De Gammarth à Sousse, une campagne qui continue
La mobilisation ne s’arrête pas aux opérations déjà réalisées. Le programme national prévoit également deux autres rendez-vous de sensibilisation, à Nabeul aujourd’hui dimanche 23 août 2026 et à Sousse mercredi 26 août 2026, après l’étape de Gammarth du 16 août. Ces rencontres doivent notamment associer nettoyage, tri des déchets et collecte de données dans le cadre du projet «Adoptez une plage». La réduction du plastique à usage unique, le tri à la source et la protection de la biodiversité marine figurent également parmi les thèmes adoptés.
Une attention particulière est accordée aux tortues marines ainsi qu’aux aires marines et côtières protégées, dont la préservation constitue un enjeu majeur pour l’avenir du littoral tunisien.
Le nettoyage ne peut pas tout régler
Mais derrière les déchets abandonnés sur le sable se trouve un autre problème, moins visible et pourtant tout aussi préoccupant : celui de la qualité des eaux côtières. Car une plage propre ne signifie pas nécessairement une mer préservée. Les déchets solides peuvent être ramassés, les dunes nettoyées et le sable tamisé. Mais la pollution provenant de certains rejets et des eaux usées nécessite des infrastructures, des investissements, des contrôles et une stratégie de long terme.
C’est ici qu’apparaît l’autre grand chantier environnemental : améliorer partout où cela est nécessaire, la collecte et le traitement des eaux usées avant leur rejet dans le milieu naturel. Le défi est autrement plus complexe que le ramassage quotidien des déchets. Il concerne les réseaux d’assainissement, les stations d’épuration, leur capacité, leur entretien, leur modernisation et le contrôle des rejets. Dans certaines zones côtières, la question de la qualité de l’eau demeure ainsi intimement liée à la performance des infrastructures d’assainissement.
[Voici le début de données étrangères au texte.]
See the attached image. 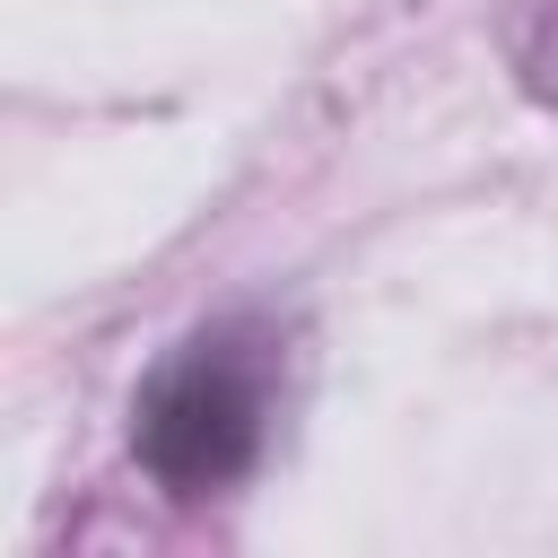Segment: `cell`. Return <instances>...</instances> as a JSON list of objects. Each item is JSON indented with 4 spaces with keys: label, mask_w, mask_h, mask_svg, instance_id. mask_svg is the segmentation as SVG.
Returning <instances> with one entry per match:
<instances>
[{
    "label": "cell",
    "mask_w": 558,
    "mask_h": 558,
    "mask_svg": "<svg viewBox=\"0 0 558 558\" xmlns=\"http://www.w3.org/2000/svg\"><path fill=\"white\" fill-rule=\"evenodd\" d=\"M497 35H506L514 78L558 113V0H497Z\"/></svg>",
    "instance_id": "obj_2"
},
{
    "label": "cell",
    "mask_w": 558,
    "mask_h": 558,
    "mask_svg": "<svg viewBox=\"0 0 558 558\" xmlns=\"http://www.w3.org/2000/svg\"><path fill=\"white\" fill-rule=\"evenodd\" d=\"M288 401V331L270 314H218L131 401V453L166 497H218L262 471Z\"/></svg>",
    "instance_id": "obj_1"
}]
</instances>
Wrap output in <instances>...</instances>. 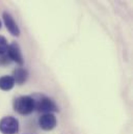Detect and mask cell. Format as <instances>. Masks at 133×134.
I'll return each mask as SVG.
<instances>
[{
  "mask_svg": "<svg viewBox=\"0 0 133 134\" xmlns=\"http://www.w3.org/2000/svg\"><path fill=\"white\" fill-rule=\"evenodd\" d=\"M14 109L22 115H28L35 109V100L29 96L19 97L14 101Z\"/></svg>",
  "mask_w": 133,
  "mask_h": 134,
  "instance_id": "cell-1",
  "label": "cell"
},
{
  "mask_svg": "<svg viewBox=\"0 0 133 134\" xmlns=\"http://www.w3.org/2000/svg\"><path fill=\"white\" fill-rule=\"evenodd\" d=\"M19 131V122L13 116H5L0 121V132L2 134H16Z\"/></svg>",
  "mask_w": 133,
  "mask_h": 134,
  "instance_id": "cell-2",
  "label": "cell"
},
{
  "mask_svg": "<svg viewBox=\"0 0 133 134\" xmlns=\"http://www.w3.org/2000/svg\"><path fill=\"white\" fill-rule=\"evenodd\" d=\"M35 109L43 113H52L58 110L56 104L47 97H42L40 100L35 102Z\"/></svg>",
  "mask_w": 133,
  "mask_h": 134,
  "instance_id": "cell-3",
  "label": "cell"
},
{
  "mask_svg": "<svg viewBox=\"0 0 133 134\" xmlns=\"http://www.w3.org/2000/svg\"><path fill=\"white\" fill-rule=\"evenodd\" d=\"M56 124H57L56 118L52 113H44L38 119V125L45 131H50V130L54 129Z\"/></svg>",
  "mask_w": 133,
  "mask_h": 134,
  "instance_id": "cell-4",
  "label": "cell"
},
{
  "mask_svg": "<svg viewBox=\"0 0 133 134\" xmlns=\"http://www.w3.org/2000/svg\"><path fill=\"white\" fill-rule=\"evenodd\" d=\"M6 52H7V55H8L10 60L17 63L18 65H23L24 64L23 55L21 53V50H20V47H19L18 44L13 43V44L8 45V48H7Z\"/></svg>",
  "mask_w": 133,
  "mask_h": 134,
  "instance_id": "cell-5",
  "label": "cell"
},
{
  "mask_svg": "<svg viewBox=\"0 0 133 134\" xmlns=\"http://www.w3.org/2000/svg\"><path fill=\"white\" fill-rule=\"evenodd\" d=\"M3 21H4V24L6 26V29L13 34V35H20V29L16 23V21L14 20V18L8 14V13H3Z\"/></svg>",
  "mask_w": 133,
  "mask_h": 134,
  "instance_id": "cell-6",
  "label": "cell"
},
{
  "mask_svg": "<svg viewBox=\"0 0 133 134\" xmlns=\"http://www.w3.org/2000/svg\"><path fill=\"white\" fill-rule=\"evenodd\" d=\"M27 77H28V73L23 68H18L13 73V78L15 80V83L18 84H23L27 80Z\"/></svg>",
  "mask_w": 133,
  "mask_h": 134,
  "instance_id": "cell-7",
  "label": "cell"
},
{
  "mask_svg": "<svg viewBox=\"0 0 133 134\" xmlns=\"http://www.w3.org/2000/svg\"><path fill=\"white\" fill-rule=\"evenodd\" d=\"M15 86V80L12 76H2L0 78V88L2 91H10Z\"/></svg>",
  "mask_w": 133,
  "mask_h": 134,
  "instance_id": "cell-8",
  "label": "cell"
},
{
  "mask_svg": "<svg viewBox=\"0 0 133 134\" xmlns=\"http://www.w3.org/2000/svg\"><path fill=\"white\" fill-rule=\"evenodd\" d=\"M7 48H8V45H7V41L4 36L0 35V55L6 53L7 51Z\"/></svg>",
  "mask_w": 133,
  "mask_h": 134,
  "instance_id": "cell-9",
  "label": "cell"
},
{
  "mask_svg": "<svg viewBox=\"0 0 133 134\" xmlns=\"http://www.w3.org/2000/svg\"><path fill=\"white\" fill-rule=\"evenodd\" d=\"M10 63V59H9V57H8V55L7 54H2V55H0V65H2V66H5V65H8Z\"/></svg>",
  "mask_w": 133,
  "mask_h": 134,
  "instance_id": "cell-10",
  "label": "cell"
},
{
  "mask_svg": "<svg viewBox=\"0 0 133 134\" xmlns=\"http://www.w3.org/2000/svg\"><path fill=\"white\" fill-rule=\"evenodd\" d=\"M0 28H1V21H0Z\"/></svg>",
  "mask_w": 133,
  "mask_h": 134,
  "instance_id": "cell-11",
  "label": "cell"
}]
</instances>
Une responsabilité réellement partagée
La campagne actuelle a donc le mérite de remettre la responsabilité environnementale au centre du débat. L’État, à travers ses agences et ses structures spécialisées, doit assurer les moyens nécessaires à la protection du littoral. Les collectivités et les opérateurs concernés doivent garantir la gestion et l’entretien des infrastructures. Les associations peuvent jouer leur rôle de sensibilisation et de mobilisation. Et les citoyens, eux, restent les premiers acteurs de la propreté quotidienne des plages.
Mais cette responsabilité partagée ne doit pas masquer les responsabilités institutionnelles. Le citoyen peut s’abstenir de jeter une bouteille sur le sable certes. Mais il ne peut pas, à lui seul, résoudre un problème d’assainissement ou moderniser une station d’épuration.
Après le sable, le défi de l’eau
La Tunisie dispose d’un littoral exceptionnel, mais fragile, soumis chaque été à une pression considérable. Les campagnes de nettoyage sont donc nécessaires et doivent être poursuivies, renforcées et accompagnées d’une véritable culture de prévention. Le message porté à Gammarth résume finalement l’enjeu : «La plage nous appartient à tous».
Mais cette appartenance implique davantage qu’une heure de nettoyage. Elle suppose de protéger le sable, réduire les déchets à la source, préserver les dunes et la biodiversité, mais aussi de s’attaquer aux pollutions moins visibles qui arrivent par les réseaux, les rejets et les eaux usées.
Le nettoyage permet de rendre à la plage son visage originel. Le traitement des eaux usées doit permettre, lui, de rendre durablement à la mer sa qualité. C’est sans doute le prochain grand rendez-vous environnemental du littoral tunisien.